**TASK STATEMENT:** Gather each line of the rows below that contains the string "JSON", treating uppercase and lowercase as different, and copy those lines out.

───── RECORD EXTRACTS

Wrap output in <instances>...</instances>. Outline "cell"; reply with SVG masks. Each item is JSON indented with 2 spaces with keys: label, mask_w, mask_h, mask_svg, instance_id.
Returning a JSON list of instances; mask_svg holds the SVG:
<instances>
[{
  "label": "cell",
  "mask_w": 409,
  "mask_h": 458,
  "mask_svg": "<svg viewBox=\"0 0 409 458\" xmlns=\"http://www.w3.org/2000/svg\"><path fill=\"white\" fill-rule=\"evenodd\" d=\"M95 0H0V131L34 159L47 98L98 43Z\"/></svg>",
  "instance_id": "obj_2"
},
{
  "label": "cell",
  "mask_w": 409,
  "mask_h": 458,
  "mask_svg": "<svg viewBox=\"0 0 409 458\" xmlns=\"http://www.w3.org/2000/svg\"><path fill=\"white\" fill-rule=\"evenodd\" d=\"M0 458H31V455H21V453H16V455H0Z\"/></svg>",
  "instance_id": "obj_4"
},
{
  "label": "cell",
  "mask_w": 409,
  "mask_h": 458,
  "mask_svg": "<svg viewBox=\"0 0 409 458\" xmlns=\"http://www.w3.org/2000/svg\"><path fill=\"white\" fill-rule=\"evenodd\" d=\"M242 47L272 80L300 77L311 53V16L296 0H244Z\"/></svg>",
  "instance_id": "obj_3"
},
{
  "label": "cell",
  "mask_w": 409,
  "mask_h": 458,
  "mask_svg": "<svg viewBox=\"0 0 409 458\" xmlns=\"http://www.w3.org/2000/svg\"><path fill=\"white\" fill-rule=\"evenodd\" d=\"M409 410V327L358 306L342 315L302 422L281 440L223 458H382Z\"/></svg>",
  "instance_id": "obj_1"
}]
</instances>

──────────
───── RECORD EXTRACTS

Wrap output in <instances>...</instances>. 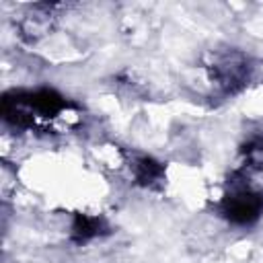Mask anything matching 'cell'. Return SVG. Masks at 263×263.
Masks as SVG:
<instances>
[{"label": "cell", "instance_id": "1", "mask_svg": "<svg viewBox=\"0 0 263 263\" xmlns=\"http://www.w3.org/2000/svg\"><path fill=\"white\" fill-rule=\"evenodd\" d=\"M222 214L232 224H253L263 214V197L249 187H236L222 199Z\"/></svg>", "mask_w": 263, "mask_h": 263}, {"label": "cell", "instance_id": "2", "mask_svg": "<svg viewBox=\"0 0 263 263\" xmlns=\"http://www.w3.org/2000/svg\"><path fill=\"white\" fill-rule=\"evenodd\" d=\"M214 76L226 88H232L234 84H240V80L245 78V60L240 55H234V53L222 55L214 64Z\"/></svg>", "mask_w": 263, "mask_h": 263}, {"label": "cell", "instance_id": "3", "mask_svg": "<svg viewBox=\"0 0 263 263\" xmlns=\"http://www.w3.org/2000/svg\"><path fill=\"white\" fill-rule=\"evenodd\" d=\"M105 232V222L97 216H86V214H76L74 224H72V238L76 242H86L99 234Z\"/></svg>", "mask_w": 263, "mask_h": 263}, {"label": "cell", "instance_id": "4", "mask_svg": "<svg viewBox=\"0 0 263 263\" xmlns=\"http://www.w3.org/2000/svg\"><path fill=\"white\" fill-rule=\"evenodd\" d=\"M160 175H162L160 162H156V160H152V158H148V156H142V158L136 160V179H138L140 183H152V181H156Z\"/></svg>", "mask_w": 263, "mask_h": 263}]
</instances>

──────────

**EXERCISE ANSWER:**
Wrap output in <instances>...</instances>. Outline "cell"; reply with SVG masks. Each item is JSON indented with 2 spaces with keys: label, mask_w, mask_h, mask_svg, instance_id.
Returning a JSON list of instances; mask_svg holds the SVG:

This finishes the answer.